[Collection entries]
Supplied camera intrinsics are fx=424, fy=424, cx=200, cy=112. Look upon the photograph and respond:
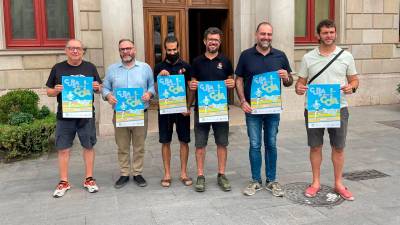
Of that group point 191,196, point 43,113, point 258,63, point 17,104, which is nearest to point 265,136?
point 258,63

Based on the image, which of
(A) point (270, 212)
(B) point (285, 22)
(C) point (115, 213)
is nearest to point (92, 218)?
(C) point (115, 213)

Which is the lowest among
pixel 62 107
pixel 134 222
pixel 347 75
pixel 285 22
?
pixel 134 222

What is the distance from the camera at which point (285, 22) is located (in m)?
9.78

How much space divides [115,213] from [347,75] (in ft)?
9.97

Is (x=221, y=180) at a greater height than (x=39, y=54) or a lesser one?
lesser

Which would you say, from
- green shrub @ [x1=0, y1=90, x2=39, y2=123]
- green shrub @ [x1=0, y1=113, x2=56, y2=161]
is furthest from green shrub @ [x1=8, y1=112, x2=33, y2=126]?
green shrub @ [x1=0, y1=90, x2=39, y2=123]

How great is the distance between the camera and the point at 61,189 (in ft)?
17.4

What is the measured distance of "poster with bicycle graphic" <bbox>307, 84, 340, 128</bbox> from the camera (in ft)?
15.6

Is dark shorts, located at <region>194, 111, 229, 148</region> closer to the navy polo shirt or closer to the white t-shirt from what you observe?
the navy polo shirt

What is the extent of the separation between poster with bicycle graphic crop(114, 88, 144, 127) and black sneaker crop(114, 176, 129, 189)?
2.63 feet

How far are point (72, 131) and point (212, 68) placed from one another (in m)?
1.94

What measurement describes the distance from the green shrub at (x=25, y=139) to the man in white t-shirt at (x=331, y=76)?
441 centimetres

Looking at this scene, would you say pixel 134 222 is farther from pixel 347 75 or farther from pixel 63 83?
pixel 347 75

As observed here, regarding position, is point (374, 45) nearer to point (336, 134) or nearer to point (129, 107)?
point (336, 134)
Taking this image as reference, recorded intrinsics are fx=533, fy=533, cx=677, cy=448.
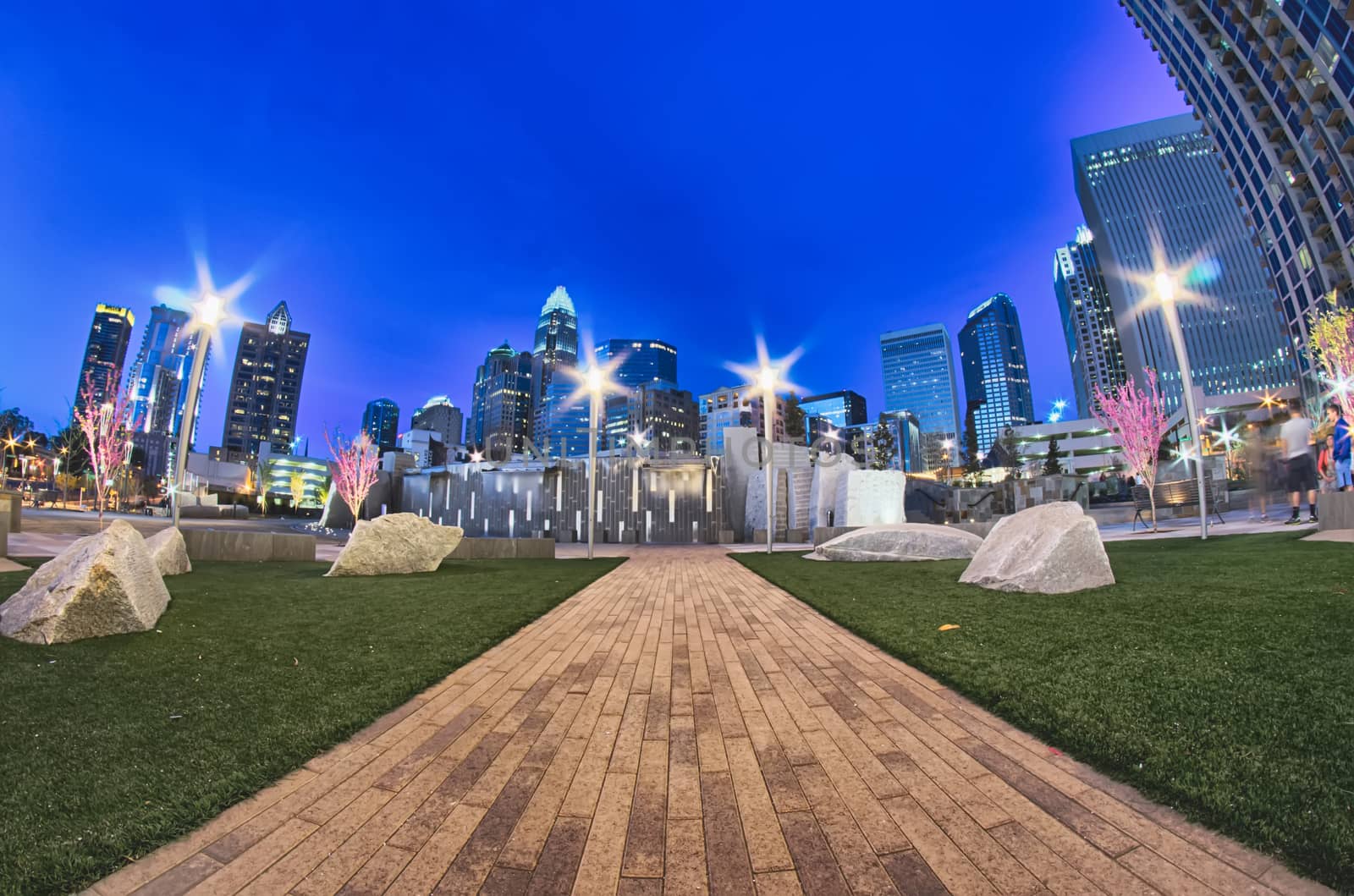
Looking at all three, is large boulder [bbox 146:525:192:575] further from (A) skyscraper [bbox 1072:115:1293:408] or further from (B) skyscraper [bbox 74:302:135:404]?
(B) skyscraper [bbox 74:302:135:404]

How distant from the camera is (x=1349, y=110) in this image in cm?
3566

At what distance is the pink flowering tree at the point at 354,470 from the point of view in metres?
36.7

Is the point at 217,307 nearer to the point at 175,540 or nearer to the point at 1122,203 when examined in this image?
the point at 175,540

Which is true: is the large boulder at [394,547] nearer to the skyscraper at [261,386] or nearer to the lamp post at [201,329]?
the lamp post at [201,329]

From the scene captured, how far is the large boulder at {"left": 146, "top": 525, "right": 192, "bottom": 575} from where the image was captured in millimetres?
9422

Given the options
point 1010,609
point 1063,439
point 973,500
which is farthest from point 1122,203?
point 1010,609

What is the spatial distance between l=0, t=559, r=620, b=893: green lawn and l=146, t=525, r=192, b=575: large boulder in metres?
2.36

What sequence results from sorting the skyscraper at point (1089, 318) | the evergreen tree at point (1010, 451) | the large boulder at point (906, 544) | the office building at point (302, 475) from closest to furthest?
the large boulder at point (906, 544), the evergreen tree at point (1010, 451), the office building at point (302, 475), the skyscraper at point (1089, 318)

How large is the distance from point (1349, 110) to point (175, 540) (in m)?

- _EXERCISE DESCRIPTION_
Format every line of the records above as a numbered list, dropping the blank lines. Leave the pictures out of the list.

- _WORKED SOLUTION_
1. Supplied camera intrinsics are fx=424, fy=424, cx=200, cy=112. Look upon the photograph and respond:
2. Of that group point 191,196, point 43,113, point 258,63, point 17,104, which is nearest to point 265,136?
3. point 258,63
4. Based on the image, which of
5. (A) point (270, 212)
6. (B) point (285, 22)
7. (C) point (115, 213)
8. is nearest to point (92, 218)?
9. (C) point (115, 213)
10. Which is the lowest among
11. pixel 62 107
12. pixel 134 222
13. pixel 347 75
14. pixel 285 22
15. ?
16. pixel 134 222
17. What is the distance from the camera at which point (285, 22) is located (in m)?
18. 9.78
19. How much space divides [115,213] from [347,75] (in ft)?
20. 9.97
21. Is (x=221, y=180) at a greater height than (x=39, y=54) or a lesser one?
22. lesser
23. Which would you say, from
24. - green shrub @ [x1=0, y1=90, x2=39, y2=123]
25. - green shrub @ [x1=0, y1=113, x2=56, y2=161]
26. is furthest from green shrub @ [x1=8, y1=112, x2=33, y2=126]?
27. green shrub @ [x1=0, y1=90, x2=39, y2=123]
28. How great is the distance between the camera and the point at 61,189 (in ft)?
29. 17.4
30. What is the measured distance of "poster with bicycle graphic" <bbox>307, 84, 340, 128</bbox> from the camera (in ft)?
31. 15.6
32. Is dark shorts, located at <region>194, 111, 229, 148</region> closer to the navy polo shirt or closer to the white t-shirt from what you observe?
33. the navy polo shirt
34. What is the extent of the separation between poster with bicycle graphic crop(114, 88, 144, 127) and black sneaker crop(114, 176, 129, 189)?
35. 2.63 feet
36. How far are point (72, 131) and point (212, 68) placed from one another (in m)?
37. 1.94
38. What measurement describes the distance from the green shrub at (x=25, y=139) to the man in white t-shirt at (x=331, y=76)?
39. 441 centimetres
40. Looking at this scene, would you say pixel 134 222 is farther from pixel 347 75 or farther from pixel 63 83?
41. pixel 347 75
42. As observed here, regarding position, is point (374, 45) nearer to point (336, 134) or nearer to point (129, 107)?
43. point (336, 134)
44. Taking this image as reference, recorded intrinsics are fx=533, fy=533, cx=677, cy=448.
45. Looking at all three, is large boulder [bbox 146:525:192:575] further from (A) skyscraper [bbox 1072:115:1293:408] or further from (B) skyscraper [bbox 74:302:135:404]?
46. (B) skyscraper [bbox 74:302:135:404]
47. How distant from the camera is (x=1349, y=110) in this image in cm?
48. 3566
49. At what distance is the pink flowering tree at the point at 354,470 from the point of view in metres?
50. 36.7
51. Is the point at 217,307 nearer to the point at 175,540 or nearer to the point at 1122,203 when examined in this image?
52. the point at 175,540
53. Which is true: is the large boulder at [394,547] nearer to the skyscraper at [261,386] or nearer to the lamp post at [201,329]?
54. the lamp post at [201,329]
55. From the scene captured, how far is the large boulder at {"left": 146, "top": 525, "right": 192, "bottom": 575} from where the image was captured in millimetres?
56. 9422
57. Given the options
58. point 1010,609
59. point 1063,439
60. point 973,500
61. which is farthest from point 1122,203?
62. point 1010,609
63. What is the spatial distance between l=0, t=559, r=620, b=893: green lawn and l=146, t=525, r=192, b=575: large boulder in metres?
64. 2.36
65. What sequence results from sorting the skyscraper at point (1089, 318) | the evergreen tree at point (1010, 451) | the large boulder at point (906, 544) | the office building at point (302, 475) from closest to furthest?
66. the large boulder at point (906, 544), the evergreen tree at point (1010, 451), the office building at point (302, 475), the skyscraper at point (1089, 318)
67. How large is the distance from point (1349, 110) to point (175, 540) (in m)?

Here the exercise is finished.